Можно было бы теперь попытаться придать формуле более широкое значение при помощи того соображения, что она не только могла бы иметь в виду «я не знаю, есть ли А В», но «не знают, есть ли A B», т. е. неуверенность могла бы обозначаться не только как индивидуальный факт, но и как нечто вообще присущее суждению. Но не говоря уже о том, что по точному смыслу ничего такого здесь не содержится, высказывание это и в таком случае не могло бы привести ни к какому суждению относительно А, которое можно было бы координировать с положительным и отрицательным суждением. И в этом случае оно могло бы лишь высказывать утверждение по поводу субъективного отношения, только не индивидуального, а такого субъективного отношения, которое обосновано в современном состоянии всего знания или, еще общее, которое обосновано в пределах человеческой интеллигенции вообще. Совершенно справедливо, что относительно многих вопросов мы не выходим за пределы констатирования невозможности решения, и что познание это имеет свою ценность, когда мы измеряем человеческую познавательную способность идеалом познавания. Но это познание никогда не констатирует ничего такого, что могло бы быть суждением относительно А. Для идеального сознания, для всеведущей интеллигенции одно положение истинно, другое ложно. Лишь когда мы уверены в том или другом, – лишь тогда оказывается достигнутой цель мышления, суждение, обладающее объективной значимостью. Пока этого нет, гипотеза продолжает оставаться нерешенной проблемой. И это может привести лишь к ошибкам, если под одно и то же понятие суждения мы будем подводить и выражение субъективной неуверенности, и выражение уверенности относительно объективной значимости данного положения. Поэтому единственно возможным отрицанием проблематического суждения является: у совершающего акт суждения нет неуверенности относительного того, есть ли А В, а есть уверенность относительно утверждения или отрицания61.
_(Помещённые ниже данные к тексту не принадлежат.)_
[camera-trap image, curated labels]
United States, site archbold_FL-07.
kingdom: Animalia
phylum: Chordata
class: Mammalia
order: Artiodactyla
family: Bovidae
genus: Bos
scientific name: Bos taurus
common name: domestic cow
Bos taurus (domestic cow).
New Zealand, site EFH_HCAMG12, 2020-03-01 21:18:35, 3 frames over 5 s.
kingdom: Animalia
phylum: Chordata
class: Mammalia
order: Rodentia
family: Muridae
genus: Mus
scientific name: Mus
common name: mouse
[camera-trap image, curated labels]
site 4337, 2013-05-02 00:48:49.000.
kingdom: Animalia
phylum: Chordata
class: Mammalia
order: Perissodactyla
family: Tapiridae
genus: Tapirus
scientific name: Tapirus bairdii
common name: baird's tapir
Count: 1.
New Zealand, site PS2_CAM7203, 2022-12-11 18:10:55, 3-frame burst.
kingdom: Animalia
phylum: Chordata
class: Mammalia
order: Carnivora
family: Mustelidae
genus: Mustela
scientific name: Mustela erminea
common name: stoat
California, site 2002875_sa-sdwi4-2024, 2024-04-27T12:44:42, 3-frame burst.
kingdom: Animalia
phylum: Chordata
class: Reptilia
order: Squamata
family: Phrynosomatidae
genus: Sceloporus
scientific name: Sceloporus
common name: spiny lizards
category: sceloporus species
Итак, следует отказаться от учения, что так называемое проблематическое суждение есть будто бы известный вид суждения, – раз в понятие суждения мы включаем утверждение об истинности высказывания и учим, что суждение должно быть истинным или ложным.
4. Небольшей удачи достигло традиционное учение в своем различении ассерторического и аподиктического суждения. Если Кант говорит («Критика чистого разума», § 9, 4. Logik § 30): ассерторическое суждение сопутствуется сознанием действительности акта суждения, аподиктическое – сознанием его необходимости, – то при ассерторическом суждении дело идет, следовательно, только о том, что вообще в словах высказывается утверждение, хотя при этом и нет сознания необходимости акта суждения. Так и во введении к «Логике IX» ассерторическое суждение выступает как выражение просто субъективной веры, которая обладает значимостью только для меня. Напротив, то, что я знаю, должно быть аподиктически достоверным, т. е. должно вообще и объективно необходимо обладать значимостью для всех, – если даже предположить, что самый предмет, к которому относится это неизбежное признание за истину, был бы просто эмпирической истиной.
В силу этого различения и ассерторическое суждение должно было бы оказаться за пределами нашей дефиниции суждения, которая в качестве существенного признака последнего устанавливает то, что оно хочет быть объективно значимым. На самом деле в этом отношении имеется лишь один смысл суждения, которое содержит в себе действительное утверждение, – тот, что всякий должен утверждать и верить в то же самое на том основании, что необходимо верить в это и утверждать его. Всякая наша речь утрачивала бы свою устойчивость и становилась бы детской игрой или ложью, если бы тот, кто устанавливает известное положение, вместе с тем не хотел бы этим сказать, что его отрицание ложно, и тот, кто утверждает нечто с этим несовместимое, заблуждается; т. е. если бы между ассерторическим и аподиктическим суждением было то различие, что хотя последнее и необходимо, но первое не необходимо; последнее обладает значимостью для всякого, первое – только для меня. Истина лишена всякого смысла, если она не имеет в виду этой необходимости субъективной деятельности. Даже там, где совершается просто временное высказывание относительно самого случайного единичного – «это железо горячо», – даже оно предполагает, что именно теперь необходимо судить так, а не иначе. Мое ощущение делает неоспоримой связь этого субъекта с этим предикатом. И вопреки всякому противоречию я настаивал бы на том, что ничего иного, кроме именно этого, я не могу высказать в качестве выражения моего ощущения, раз поставлен вопрос, горячо это железо или нет.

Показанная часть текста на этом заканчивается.